Trusted-AI/adversarial-robustness-toolbox

Implementation of BadDet Poisoning Attack on Object Detectors

f4str opened this issue · 0 comments

f4str commented

Is your feature request related to a problem? Please describe.
BadDet is a backdoor poisoning attack on object detection models such as Faster R-CNN and YOLO. This attack is a generalization of BadNet (the dirty label backdoor attack) and has shown to be effective in inserting backdoor triggers to degrade models. This attack has four variations:

  1. Object Generation Attack (OGA)
  2. Regional Misclassification Attack (RMA)
  3. Global Misclassification Attack (GMA)
  4. Object Disappearance Attack (ODA)

Ideally, all four attacks will be implemented eventually, but the first will begin with the simple Regional Misclassification Attack (RMA) which changes the label of a detection.

Paper link: https://arxiv.org/abs/2205.14497

Describe the solution you'd like
Under the adversarial-robustness-toolbox/attacks/poisoning directory, a subdirectory bad_det will be created. In this directory, an abstract class BadDet will extend art.attacks.PoisoningAttackBlackBox to serve as the base for the four attack variants. Additional classes (e.g., BadDetOGA, BadDetRMA, etc.) will be created in the adversarial-robustness-toolbox/attacks/poisoning/bad_det directory which extend the BadDet abstract class and implement the respective attack.

Describe alternatives you've considered
One idea is to create one class art.attacks.poisoning.BadDet which contains all four variants of the attack.
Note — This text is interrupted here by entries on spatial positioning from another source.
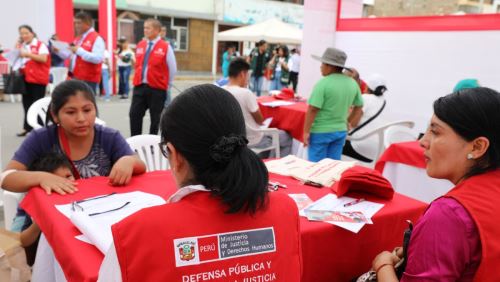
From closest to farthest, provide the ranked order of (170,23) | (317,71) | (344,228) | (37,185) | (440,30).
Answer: (344,228) < (37,185) < (440,30) < (317,71) < (170,23)

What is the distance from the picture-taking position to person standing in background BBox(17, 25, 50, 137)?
19.4 feet

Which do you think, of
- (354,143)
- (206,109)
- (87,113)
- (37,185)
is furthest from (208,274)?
(354,143)

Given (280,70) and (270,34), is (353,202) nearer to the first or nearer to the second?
(270,34)

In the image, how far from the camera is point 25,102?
6074 millimetres

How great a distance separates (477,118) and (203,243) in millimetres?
878

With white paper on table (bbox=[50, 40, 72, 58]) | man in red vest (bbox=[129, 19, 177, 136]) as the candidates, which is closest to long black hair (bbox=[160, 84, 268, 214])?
man in red vest (bbox=[129, 19, 177, 136])

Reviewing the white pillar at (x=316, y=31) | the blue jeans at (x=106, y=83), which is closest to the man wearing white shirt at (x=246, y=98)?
the white pillar at (x=316, y=31)

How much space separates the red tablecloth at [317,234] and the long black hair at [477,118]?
20.1 inches

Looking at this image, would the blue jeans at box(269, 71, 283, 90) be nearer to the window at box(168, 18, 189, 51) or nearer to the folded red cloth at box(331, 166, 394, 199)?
the window at box(168, 18, 189, 51)

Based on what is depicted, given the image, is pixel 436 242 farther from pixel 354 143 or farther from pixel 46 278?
pixel 354 143

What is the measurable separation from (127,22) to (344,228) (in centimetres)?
1957

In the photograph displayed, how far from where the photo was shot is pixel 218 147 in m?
0.98

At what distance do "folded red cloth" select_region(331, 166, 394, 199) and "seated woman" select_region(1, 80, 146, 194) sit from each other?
95cm

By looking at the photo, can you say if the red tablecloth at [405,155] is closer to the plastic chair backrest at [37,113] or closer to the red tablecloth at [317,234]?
the red tablecloth at [317,234]
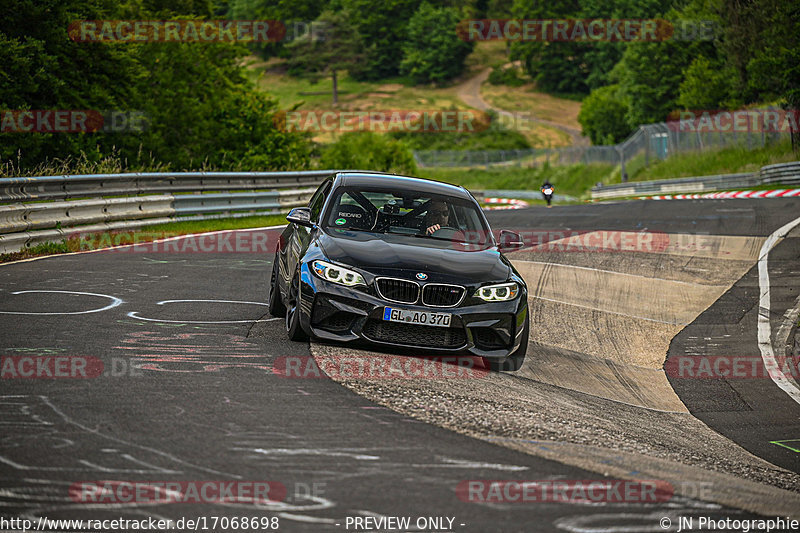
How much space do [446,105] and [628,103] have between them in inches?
1702

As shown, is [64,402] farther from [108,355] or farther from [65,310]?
[65,310]

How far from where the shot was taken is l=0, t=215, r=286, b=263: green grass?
15039 millimetres

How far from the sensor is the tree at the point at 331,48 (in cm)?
15888

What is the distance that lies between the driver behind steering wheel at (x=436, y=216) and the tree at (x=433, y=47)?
148299 millimetres

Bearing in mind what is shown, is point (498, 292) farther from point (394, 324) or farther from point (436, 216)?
point (436, 216)

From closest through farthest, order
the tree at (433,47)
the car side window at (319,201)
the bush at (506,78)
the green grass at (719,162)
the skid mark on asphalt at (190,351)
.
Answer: the skid mark on asphalt at (190,351) < the car side window at (319,201) < the green grass at (719,162) < the bush at (506,78) < the tree at (433,47)

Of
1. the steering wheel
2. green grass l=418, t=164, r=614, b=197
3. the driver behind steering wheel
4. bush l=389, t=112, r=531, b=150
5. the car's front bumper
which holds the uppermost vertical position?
the driver behind steering wheel

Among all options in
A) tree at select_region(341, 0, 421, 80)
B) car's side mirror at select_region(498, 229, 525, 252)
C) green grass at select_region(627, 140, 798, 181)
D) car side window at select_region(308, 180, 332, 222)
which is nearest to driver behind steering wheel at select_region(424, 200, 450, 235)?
car's side mirror at select_region(498, 229, 525, 252)

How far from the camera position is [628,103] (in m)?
97.5

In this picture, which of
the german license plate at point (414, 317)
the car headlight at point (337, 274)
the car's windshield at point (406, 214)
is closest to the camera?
the german license plate at point (414, 317)

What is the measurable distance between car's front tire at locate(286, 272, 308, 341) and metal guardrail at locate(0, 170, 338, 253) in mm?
7076

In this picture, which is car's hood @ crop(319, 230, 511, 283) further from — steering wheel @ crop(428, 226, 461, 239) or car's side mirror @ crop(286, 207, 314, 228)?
car's side mirror @ crop(286, 207, 314, 228)

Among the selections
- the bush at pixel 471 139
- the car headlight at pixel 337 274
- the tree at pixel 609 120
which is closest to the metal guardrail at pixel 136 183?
the car headlight at pixel 337 274

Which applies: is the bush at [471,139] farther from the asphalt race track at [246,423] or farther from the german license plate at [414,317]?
the german license plate at [414,317]
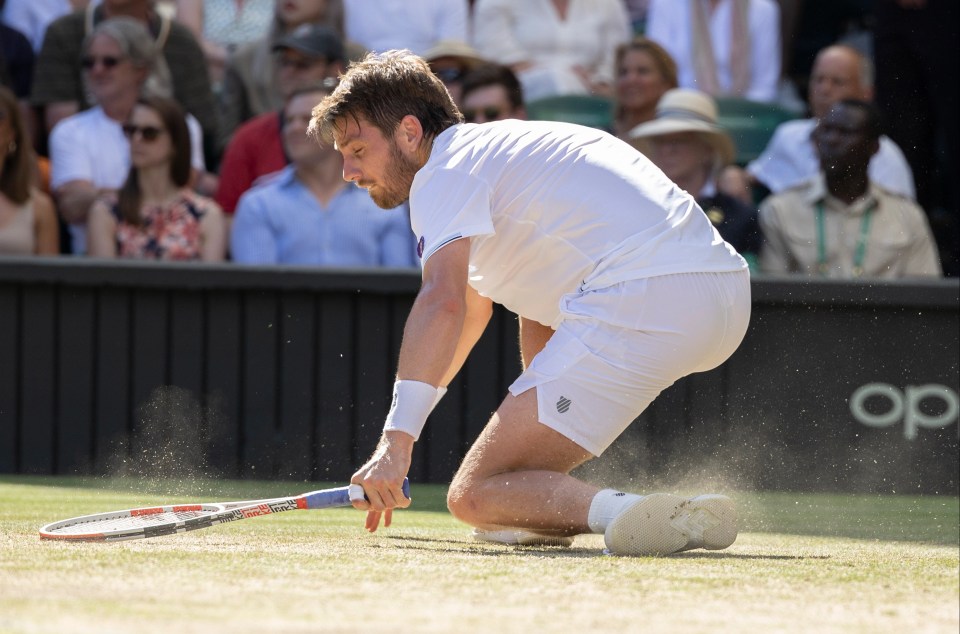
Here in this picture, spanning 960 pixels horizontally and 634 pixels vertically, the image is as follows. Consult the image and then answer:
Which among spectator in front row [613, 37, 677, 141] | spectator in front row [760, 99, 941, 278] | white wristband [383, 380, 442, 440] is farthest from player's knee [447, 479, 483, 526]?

However, this will make the class too complex as each variant is a unique attack and will require too much optional parameter parsing. It is simpler to keep each variant separate as their own class.

Additional context
It might be worth breaking this into multiple issues, one for each attack variant. This is mainly due to the fact that each variant of BadDet is essentially its own unique attack.